* _Exercise a_:
Can you reproduce, word for word, the part of the article on unmasking Russian hackers that begins at the words "Just 48 hours" and ends after the words "at Russian spies."?
-- START OF Extract --
The US is unmasking Russian hackers faster than ever

Anne Neuberger, Deputy National Security Advisor for Cyber and Emerging Technology, center, speaks with reporters in the James Brady Press Briefing Room at the White House, Friday, Feb. 18, 2022, in Washington. - Source: AP

The US is unmasking Russian hackers faster than ever
MIT Technology Review, February 21, 2022
Computing
by Patrick Howell O’Neill

“The White House was quick to publicly blame Russia for a cyberattack against Ukraine, the latest sign that cyber attribution is a crucial tool in the American arsenal.”

 

Just 48 hours after banks and government websites crashed in Ukraine under the weight of a concerted cyberattack on February 15 and 16, the United States pointed the finger at Russian spies.

 

Anne Neuberger, the White House’s deputy national security advisor for cyber and emerging technology, said that the US has “technical information that links the Russian Main Intelligence Directorate (GRU)” with the DDoS attack that had overloaded and brought down the Ukrainian websites.
-- END OF Extract --
-- START OF Material to process --
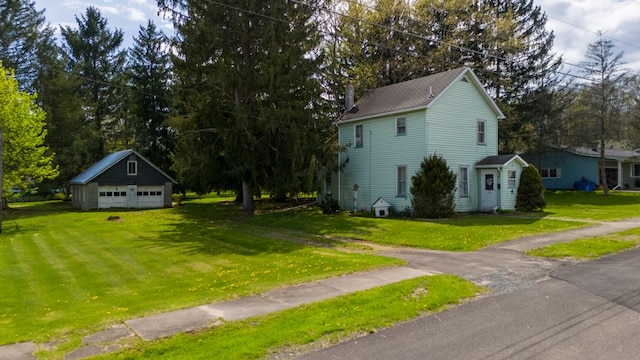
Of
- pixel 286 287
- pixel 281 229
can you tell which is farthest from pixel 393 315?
pixel 281 229

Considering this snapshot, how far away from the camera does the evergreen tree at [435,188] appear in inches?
813

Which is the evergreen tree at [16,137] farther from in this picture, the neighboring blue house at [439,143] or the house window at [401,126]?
the house window at [401,126]

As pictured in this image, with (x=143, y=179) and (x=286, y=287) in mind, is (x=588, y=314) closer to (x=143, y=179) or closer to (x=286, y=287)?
(x=286, y=287)

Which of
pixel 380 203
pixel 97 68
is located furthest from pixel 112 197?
pixel 380 203

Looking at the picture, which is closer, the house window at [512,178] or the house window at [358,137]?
the house window at [512,178]

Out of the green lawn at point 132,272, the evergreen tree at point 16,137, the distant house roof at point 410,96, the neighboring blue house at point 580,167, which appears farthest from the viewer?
the neighboring blue house at point 580,167

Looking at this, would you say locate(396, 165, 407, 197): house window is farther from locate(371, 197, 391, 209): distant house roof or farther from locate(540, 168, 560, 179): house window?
locate(540, 168, 560, 179): house window

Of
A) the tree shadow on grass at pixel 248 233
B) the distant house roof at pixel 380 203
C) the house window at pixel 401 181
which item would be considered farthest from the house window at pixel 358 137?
the tree shadow on grass at pixel 248 233

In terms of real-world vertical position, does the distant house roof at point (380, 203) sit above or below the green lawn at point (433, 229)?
above

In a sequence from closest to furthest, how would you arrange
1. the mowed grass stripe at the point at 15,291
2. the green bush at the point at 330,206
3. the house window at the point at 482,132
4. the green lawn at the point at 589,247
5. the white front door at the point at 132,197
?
the mowed grass stripe at the point at 15,291, the green lawn at the point at 589,247, the house window at the point at 482,132, the green bush at the point at 330,206, the white front door at the point at 132,197

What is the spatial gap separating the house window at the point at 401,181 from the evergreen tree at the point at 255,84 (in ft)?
15.6

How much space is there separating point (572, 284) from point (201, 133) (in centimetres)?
2244

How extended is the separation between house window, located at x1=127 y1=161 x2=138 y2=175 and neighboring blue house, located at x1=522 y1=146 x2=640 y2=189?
36499 millimetres

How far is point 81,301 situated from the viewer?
8242 mm
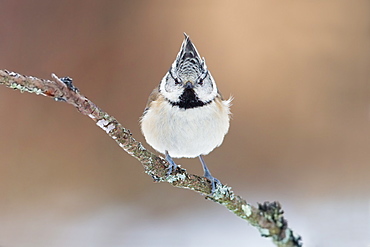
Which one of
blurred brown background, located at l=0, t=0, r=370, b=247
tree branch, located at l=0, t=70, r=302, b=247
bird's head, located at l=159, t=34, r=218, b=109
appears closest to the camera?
tree branch, located at l=0, t=70, r=302, b=247

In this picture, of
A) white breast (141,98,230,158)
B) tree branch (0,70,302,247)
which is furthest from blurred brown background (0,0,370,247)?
tree branch (0,70,302,247)

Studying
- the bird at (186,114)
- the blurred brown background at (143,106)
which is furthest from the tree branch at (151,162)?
the blurred brown background at (143,106)

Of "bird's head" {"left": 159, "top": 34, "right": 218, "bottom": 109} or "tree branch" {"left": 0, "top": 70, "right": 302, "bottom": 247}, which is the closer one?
"tree branch" {"left": 0, "top": 70, "right": 302, "bottom": 247}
-- END OF Material to process --
* _Exercise b_:
Would you quote the entries exactly, starting at the line that has "What is the" and stopping after the line that has "36499 millimetres"?

* _Task result a_:
Just 48 hours after banks and government websites crashed in Ukraine under the weight of a concerted cyberattack on February 15 and 16, the United States pointed the finger at Russian spies.

* _Task result b_:
What is the spatial gap separating the house window at the point at 401,181 from the evergreen tree at the point at 255,84 (in ft)?
15.6

How much space is there separating point (572, 284) from point (201, 133) (in centimetres)?
2244

How extended is the separation between house window, located at x1=127 y1=161 x2=138 y2=175 and neighboring blue house, located at x1=522 y1=146 x2=640 y2=189?
36499 millimetres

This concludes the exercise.